The 150-year anniversary of Alexander II's 1864 initiative to establish an independent court system in the Russian Empire will take place in 2014. At a 3 December 2010 Kennan Institute discussion, panelists examined both the advancements and the continued struggles to establish an independent judicial system in the Russian Federation.
Peter Maggs, Professor of Law, Clifford M. and Bette A. Carnet Chair in Law, University of Illinois, Urbana-Champaign, provided contextual background with an overview of the Russia's current court system. Richard Sakwa, Professor of Russian and European Politics at the University of Kent, explained his understanding of the theoretical conception of the nature of the Russian legal system. Sakwa depicted Russia as a state torn between extant and "perfectly adequate" instruments of constitutionalism, and the "shadowy world" of the arbitrary state which undermines genuine constitutionalism.

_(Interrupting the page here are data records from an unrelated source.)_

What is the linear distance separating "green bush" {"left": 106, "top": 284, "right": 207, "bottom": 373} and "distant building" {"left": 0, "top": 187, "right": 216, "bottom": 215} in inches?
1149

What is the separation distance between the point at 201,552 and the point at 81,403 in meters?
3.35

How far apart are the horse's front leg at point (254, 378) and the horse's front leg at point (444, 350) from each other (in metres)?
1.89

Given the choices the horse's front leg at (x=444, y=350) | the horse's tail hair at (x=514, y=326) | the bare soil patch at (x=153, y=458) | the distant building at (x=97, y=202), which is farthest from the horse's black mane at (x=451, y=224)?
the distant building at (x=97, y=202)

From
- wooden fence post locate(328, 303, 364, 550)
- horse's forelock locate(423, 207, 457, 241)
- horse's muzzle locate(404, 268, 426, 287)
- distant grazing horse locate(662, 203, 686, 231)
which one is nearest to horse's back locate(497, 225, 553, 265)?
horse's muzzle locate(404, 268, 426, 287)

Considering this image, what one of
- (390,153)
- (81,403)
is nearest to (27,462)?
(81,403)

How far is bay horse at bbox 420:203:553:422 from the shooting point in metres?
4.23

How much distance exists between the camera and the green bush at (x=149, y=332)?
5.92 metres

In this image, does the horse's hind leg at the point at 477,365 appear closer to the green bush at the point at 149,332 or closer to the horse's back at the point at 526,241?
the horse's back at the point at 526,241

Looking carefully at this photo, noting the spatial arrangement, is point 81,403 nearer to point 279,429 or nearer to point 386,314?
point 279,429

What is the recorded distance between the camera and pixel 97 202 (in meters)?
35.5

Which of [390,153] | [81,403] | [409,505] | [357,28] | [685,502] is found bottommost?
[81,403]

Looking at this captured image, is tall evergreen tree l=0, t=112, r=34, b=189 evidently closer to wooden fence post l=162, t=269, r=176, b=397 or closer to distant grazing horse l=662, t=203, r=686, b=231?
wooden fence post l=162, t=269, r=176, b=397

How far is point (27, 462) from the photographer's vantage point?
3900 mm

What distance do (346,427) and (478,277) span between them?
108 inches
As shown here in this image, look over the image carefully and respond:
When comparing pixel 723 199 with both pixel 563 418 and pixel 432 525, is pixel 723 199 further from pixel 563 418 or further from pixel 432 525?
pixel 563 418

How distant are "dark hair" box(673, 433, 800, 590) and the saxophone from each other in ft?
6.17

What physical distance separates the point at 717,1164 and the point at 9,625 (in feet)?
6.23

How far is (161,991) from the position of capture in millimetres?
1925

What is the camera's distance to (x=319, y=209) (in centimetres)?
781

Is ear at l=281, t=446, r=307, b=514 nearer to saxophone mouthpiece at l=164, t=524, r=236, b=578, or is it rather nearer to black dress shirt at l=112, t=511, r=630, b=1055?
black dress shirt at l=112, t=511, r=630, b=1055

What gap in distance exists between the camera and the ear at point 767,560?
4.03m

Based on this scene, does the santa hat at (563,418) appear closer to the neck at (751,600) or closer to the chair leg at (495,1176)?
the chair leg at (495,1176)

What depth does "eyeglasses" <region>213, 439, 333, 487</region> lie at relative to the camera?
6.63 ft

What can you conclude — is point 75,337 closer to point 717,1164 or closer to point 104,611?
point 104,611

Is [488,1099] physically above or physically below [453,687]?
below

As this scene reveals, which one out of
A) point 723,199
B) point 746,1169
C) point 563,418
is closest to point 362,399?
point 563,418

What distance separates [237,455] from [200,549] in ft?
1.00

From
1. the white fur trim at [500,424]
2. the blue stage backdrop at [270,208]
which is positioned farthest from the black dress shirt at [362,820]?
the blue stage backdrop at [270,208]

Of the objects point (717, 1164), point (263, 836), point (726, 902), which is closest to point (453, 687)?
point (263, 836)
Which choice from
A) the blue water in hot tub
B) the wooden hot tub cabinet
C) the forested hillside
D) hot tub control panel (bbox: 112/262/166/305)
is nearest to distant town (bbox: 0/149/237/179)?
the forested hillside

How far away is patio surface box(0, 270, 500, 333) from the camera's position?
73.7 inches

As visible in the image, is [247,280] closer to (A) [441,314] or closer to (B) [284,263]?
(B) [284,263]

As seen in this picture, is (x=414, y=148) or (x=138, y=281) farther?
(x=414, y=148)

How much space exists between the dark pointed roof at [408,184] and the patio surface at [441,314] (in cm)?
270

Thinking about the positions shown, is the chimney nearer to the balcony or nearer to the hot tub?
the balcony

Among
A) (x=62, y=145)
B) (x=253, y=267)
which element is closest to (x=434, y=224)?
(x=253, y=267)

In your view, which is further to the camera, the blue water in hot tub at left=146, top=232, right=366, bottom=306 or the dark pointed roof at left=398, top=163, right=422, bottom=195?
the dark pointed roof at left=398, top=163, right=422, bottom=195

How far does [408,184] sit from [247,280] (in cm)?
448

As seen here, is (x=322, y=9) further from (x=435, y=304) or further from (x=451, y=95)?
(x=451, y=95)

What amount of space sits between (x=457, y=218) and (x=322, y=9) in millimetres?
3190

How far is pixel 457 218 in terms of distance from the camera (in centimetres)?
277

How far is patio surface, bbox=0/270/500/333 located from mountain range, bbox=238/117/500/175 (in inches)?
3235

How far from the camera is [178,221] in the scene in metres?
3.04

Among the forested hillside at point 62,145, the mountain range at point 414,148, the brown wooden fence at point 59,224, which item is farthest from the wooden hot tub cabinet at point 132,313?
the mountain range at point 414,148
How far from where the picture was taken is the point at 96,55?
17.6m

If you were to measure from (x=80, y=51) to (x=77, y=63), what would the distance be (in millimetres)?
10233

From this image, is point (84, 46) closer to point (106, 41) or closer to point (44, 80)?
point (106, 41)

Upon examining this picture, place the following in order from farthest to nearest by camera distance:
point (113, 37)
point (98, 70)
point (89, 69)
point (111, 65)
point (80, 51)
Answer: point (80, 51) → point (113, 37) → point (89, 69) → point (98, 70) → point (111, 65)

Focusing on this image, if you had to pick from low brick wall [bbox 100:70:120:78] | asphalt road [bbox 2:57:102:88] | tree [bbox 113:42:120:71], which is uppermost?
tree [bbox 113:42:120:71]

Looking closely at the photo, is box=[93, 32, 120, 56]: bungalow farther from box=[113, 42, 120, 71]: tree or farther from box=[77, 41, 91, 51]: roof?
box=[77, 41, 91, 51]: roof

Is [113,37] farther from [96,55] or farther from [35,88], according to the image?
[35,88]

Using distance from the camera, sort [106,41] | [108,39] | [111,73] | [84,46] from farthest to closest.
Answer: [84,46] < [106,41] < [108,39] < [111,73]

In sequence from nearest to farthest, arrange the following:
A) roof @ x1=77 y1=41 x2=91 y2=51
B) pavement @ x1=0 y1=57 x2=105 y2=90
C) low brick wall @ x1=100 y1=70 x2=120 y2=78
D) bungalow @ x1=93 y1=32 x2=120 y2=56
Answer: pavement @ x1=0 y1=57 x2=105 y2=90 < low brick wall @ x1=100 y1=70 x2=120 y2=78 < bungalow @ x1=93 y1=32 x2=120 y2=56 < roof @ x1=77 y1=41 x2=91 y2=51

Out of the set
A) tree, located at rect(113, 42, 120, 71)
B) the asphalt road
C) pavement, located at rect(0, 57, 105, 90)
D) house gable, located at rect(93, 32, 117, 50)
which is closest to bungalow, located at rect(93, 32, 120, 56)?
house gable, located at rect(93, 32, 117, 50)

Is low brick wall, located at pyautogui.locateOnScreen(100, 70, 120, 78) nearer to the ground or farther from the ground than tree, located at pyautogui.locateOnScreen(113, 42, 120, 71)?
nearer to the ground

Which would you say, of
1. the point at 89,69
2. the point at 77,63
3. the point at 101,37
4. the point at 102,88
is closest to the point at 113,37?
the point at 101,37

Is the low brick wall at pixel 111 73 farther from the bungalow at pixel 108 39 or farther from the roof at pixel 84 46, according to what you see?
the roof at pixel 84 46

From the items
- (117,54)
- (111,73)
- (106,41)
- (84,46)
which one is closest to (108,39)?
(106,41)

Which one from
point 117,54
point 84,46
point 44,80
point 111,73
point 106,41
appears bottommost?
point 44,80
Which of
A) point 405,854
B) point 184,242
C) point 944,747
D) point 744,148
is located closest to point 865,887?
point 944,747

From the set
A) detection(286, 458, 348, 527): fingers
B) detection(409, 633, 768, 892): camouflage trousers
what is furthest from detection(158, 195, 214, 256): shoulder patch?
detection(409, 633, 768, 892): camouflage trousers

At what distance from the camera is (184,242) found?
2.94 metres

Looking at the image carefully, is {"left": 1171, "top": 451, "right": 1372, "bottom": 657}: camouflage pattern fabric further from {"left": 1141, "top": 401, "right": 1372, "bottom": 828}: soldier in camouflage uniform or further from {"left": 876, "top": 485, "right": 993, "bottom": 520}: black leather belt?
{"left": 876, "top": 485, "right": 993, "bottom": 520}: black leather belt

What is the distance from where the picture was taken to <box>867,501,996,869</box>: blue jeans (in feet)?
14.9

Sakwa bolstered his argument using the "ToAZ" and "Evroset'" cases as examples of decisions based on this duality, involving external political influence but also the ability of courts in certain circumstances to deliver impartial justice. Sakwa further noted that the government's general willingness to follow the decisions of the European Commission on Human Rights (ECtHR) served as a positive sign.
Maggs noted, however, that Sakwa's point of view was qualified by the possibility of the Kremlin's continued influence over the courts of general jurisdiction and the constitutional court. Maggs further suggested that there are limits to Russia's willingness to comply with the decisions of the ECtHR.
Vadim Klyuvgant, lead defense attorney for Mikhail Khodorkovsky, emphasized a common underlying theme: the Russian state's problem is not merely found in its judiciary, but rather in the state's legal context at large, and argued that the law has been "crushed." Further, Klyuvgant questioned the image of Russian President Dmitry Medvedev as a reformer, as the president appears to support a constitutional court chairman who is critical of the ECtHR. The corruption of the Russian system was exemplified through the trial of Mikhail Khodorkovsky, which Klyuvgant described not as a substantive legal case, but as a body of fiction, and stressed that the only possible legal outcome was Khodorkovsky's acquittal.
Building on the previous discussion, Susan Glasser, Editor in Chief, Foreign Policy, analyzed Khodorkovsky's trial from an international perspective, asserting that the political implications of the Khodorkovsky case are overgeneralized both by the media as well as by politicians. Due to economic and political interests, foreign political actors seem to avoid putting too much pressure on Russia on Khodorkovsky's behalf. Glasser extrapolated on the nature of Khodorkovsky as a businessman-turned-activist in terms of his ability to cultivate a public relations campaign around his trial to his advantage. She added that Khodorkovsky speaks more eloquently on topics of justice and corruption than the Russian politicians who oppose his cause.
The effects of Khodorkovsky's current and future political activism on the Russian state and its judiciary cannot yet be adequately estimated. The discussion concluded that, while Khodorkovsky does not plan to become a politician, it seemed likely that he expected to continue his work as an activist. Considering the circumstantial problems surrounding Khodorkovsky's trial, one participant questioned whether it was too simplistic to expect the development of a more independent judiciary in Russia; indeed, the problems of Russia's wider political context remain to be resolved.